AHS 1984

Every Friday night we watch an episode of American Horror Story, I already loved the TV-show, but 1984 is amazing! We’ve skipped a few seasons only to watch this one, and it was worth it. Weirdly enough, season 9 got a lot of bad reviews. In my opinion, it’s one of the best seasons with such an electrifying 80’s vibe, it makes you want to plunge into the Camp Redwood bloodbath.

While it doesn’t fail to capitalise on Camp Crystal Lake references, Jason Voorhees, or the notorious serial killer Richard Ramirez, the TV-show is full of 1980’s nostalgia with a compelling story that keeps you engaged. You have to hand it to the creators, they’ve got it all right, from the aerobics-scenes, to the music (Kajagoogoo, Billy Idol, Greg Kihn,…), the fashion,… it’s a straight trip down memory lane. The opening credits alone are worth the watch:

Also, the casting is as great as always, among my favourite characters this season: Matthew Morrison (Trevor), Emma Roberts (Brooke), Billie Lourd (Montana), and Zach Villa (Richard Ramirez). The scenes have enough gore and horror to keep any slasher fan entertained, and has a somewhat happy and satisfying end. AHS 1984 is an instant add to our regular rerun list, now I only have to find it on blu-ray and we’re all set.


Army of the Dead

With the abandoned, walled city of Las Vegas overrun with zombies, after a disastrous government fault, the billionaire casino magnate, Bly Tanaka, realises that he has left something in Sin City: $200 million to be more precise. (source: IMDB)

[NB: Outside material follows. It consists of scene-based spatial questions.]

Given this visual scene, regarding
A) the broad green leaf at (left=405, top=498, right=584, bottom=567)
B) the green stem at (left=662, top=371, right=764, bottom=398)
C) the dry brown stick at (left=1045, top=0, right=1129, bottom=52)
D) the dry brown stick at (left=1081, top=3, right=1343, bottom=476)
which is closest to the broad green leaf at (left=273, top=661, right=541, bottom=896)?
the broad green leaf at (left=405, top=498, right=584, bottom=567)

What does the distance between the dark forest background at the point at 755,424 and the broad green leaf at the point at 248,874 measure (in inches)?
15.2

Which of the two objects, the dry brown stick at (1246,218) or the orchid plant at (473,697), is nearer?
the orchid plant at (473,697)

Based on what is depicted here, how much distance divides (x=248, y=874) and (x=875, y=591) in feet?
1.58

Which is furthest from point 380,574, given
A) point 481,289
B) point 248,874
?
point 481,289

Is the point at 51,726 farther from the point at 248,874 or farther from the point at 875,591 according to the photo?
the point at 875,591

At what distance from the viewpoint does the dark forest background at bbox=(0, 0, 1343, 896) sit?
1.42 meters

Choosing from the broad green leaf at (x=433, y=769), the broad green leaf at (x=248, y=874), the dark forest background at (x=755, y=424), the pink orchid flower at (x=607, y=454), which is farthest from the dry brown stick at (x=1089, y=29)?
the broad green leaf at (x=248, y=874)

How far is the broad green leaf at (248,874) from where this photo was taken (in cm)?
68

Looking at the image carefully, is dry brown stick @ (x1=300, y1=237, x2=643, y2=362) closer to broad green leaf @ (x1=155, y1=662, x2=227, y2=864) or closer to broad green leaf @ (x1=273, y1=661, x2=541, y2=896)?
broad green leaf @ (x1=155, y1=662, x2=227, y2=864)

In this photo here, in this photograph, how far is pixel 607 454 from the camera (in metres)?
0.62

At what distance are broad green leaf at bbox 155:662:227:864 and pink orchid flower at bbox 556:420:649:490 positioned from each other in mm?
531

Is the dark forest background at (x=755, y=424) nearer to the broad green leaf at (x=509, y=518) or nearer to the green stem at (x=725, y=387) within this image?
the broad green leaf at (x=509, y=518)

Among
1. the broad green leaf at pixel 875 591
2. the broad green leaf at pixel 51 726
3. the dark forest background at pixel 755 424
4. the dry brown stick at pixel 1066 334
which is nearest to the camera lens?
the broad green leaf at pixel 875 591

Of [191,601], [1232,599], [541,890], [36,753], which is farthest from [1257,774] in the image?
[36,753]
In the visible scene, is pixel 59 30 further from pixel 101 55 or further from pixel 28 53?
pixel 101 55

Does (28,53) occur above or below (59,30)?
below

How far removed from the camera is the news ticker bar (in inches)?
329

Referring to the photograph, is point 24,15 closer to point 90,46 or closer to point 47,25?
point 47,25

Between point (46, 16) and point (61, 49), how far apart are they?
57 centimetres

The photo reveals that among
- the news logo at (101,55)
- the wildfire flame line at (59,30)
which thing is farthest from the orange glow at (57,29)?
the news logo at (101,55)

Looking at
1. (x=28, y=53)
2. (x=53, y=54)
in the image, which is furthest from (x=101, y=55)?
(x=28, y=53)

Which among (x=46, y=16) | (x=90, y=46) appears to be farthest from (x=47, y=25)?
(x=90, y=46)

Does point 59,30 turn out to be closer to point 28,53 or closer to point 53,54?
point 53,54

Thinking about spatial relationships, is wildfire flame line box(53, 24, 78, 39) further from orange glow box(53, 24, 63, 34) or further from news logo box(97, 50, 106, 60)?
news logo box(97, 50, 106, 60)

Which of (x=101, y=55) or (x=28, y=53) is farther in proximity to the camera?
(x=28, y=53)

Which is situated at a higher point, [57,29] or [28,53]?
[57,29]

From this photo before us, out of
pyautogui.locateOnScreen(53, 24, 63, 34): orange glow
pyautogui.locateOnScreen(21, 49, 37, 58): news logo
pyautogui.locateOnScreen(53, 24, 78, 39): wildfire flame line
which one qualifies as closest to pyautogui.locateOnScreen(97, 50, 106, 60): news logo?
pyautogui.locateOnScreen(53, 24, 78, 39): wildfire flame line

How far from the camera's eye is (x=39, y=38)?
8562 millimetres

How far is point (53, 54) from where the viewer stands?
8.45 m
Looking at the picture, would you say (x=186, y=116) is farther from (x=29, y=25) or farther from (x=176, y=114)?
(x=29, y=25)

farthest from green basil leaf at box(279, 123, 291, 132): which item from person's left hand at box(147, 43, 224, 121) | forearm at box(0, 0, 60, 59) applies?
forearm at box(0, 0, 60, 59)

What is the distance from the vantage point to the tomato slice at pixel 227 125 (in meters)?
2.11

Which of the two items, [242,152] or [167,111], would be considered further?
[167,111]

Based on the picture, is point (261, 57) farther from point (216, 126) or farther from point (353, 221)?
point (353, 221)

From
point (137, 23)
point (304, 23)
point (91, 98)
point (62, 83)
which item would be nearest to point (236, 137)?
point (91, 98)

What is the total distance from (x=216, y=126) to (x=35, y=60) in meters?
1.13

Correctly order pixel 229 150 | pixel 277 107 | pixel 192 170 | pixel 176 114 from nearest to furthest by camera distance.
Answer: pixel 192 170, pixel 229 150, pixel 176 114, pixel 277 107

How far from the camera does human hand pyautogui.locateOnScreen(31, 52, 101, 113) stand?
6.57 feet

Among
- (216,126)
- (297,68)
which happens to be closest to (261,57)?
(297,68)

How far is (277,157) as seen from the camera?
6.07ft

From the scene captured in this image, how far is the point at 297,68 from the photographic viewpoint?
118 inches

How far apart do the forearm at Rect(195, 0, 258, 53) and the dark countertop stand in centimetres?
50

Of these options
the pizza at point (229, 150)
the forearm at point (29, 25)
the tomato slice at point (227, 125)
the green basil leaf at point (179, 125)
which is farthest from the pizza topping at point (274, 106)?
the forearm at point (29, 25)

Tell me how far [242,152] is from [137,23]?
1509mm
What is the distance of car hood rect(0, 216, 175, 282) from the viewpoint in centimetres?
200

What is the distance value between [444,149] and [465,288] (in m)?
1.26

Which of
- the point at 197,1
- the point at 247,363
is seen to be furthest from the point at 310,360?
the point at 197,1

We already had to run away from zombies, hide from zombies and even fight zombies… However, making a heist in a zombie infested Vegas, that is new.

I don’t know if it’s because we went in without any expectations, but we enjoyed Army of the Dead. Once again, I don’t understand the bad reviews, what do people expect? It’s a zombie movie from the 2020 era, do people really watch such a movie for its depth and character development? Does such a thing even still exists in cinema nowadays?

Anyway, we had a great Saturday evening following Dave Bautista and his team. Clearly, it isn’t an original Romero, but it does a good job at keeping the pace and delivering a new experience in the franchise. It actually makes me wanna do a complete rerun of all the “of the Dead” movies, maybe an idea for this year’s Halloween (if we don’t all turn into zombies after the vaccination).


Wolf Creek 2 (2013)

While trying to help a girl who’s running away from a killer, a young guy has to fight (and eventually participate in a quiz) to survive.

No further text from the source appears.